Could anyone tell me anything about a small ship SS Progress which was in Hartlepool at the time of the census of 1910/11? My great Grandfather was listed as Master, and my brother who is not a lover of ships and the sea, but who has been researching our ancestry, has traced Captain John Tribbick thus far.

He was earlier listed as Master of a sailing ship Thetis, and was in Portsmouth at an earlier census. 

I am really interested to know because I have a conviction that my love of ships and the sea is inherited from John Tribbick.

Many thanks 

Trevor Clements


----------



## Roger Griffiths (Feb 10, 2006)

Hello, 
A small ship called PROGRESS in Hartlepool in 1910/1911 is not a lot to go on.
There were plenty of vessels with that name but by deduction I think this maybe the PROGRESS you are looking for.

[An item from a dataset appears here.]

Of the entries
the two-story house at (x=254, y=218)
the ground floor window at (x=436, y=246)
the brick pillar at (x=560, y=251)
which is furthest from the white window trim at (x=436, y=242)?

Official number 67849, built 1884, 409 tons, owned by the Cooperative Wholesale Society.
The only way to prove I am correct is to purchase a copy of her 1911Crew Agreements from the Memorial University of Newfoundland.

http://www.mun.ca/mha/holdings/viewcombinedcrews.php?Official_No=67849 

Cost you $40 CAN

see also
http://www.nationalarchives.gov.uk/records/research-guides/merchant-seamen-officers-1845-1965.htm

Roger


----------



## Trevor Clements (May 6, 2007)

Many thanks for these clues, Roger especially. Incidentally I have a full size poster "The lifeline is firm etc., on the study wall. I will try to do the search via Newfoundland asap. Coincidentally I was in St John last September.

Corby, I will get back to you on that one, because I know that there are suspicions about Captain Tribbick's marital affairs. He is recorded as lost at sea by the family, but we suspect that he 'did a runner' on his wife and your lead may help my brother to follow this up. 

I will contact him tomorrow and see what he knows about Ida Cox.

Trevor.


----------



## corby bunting (Mar 2, 2008)

Hello Trevor I've deleted earlier message by mistake.Age related.
If it will help further My john,his mothers name was Jane Elizabeth Tribbeck. I have photos of these people


----------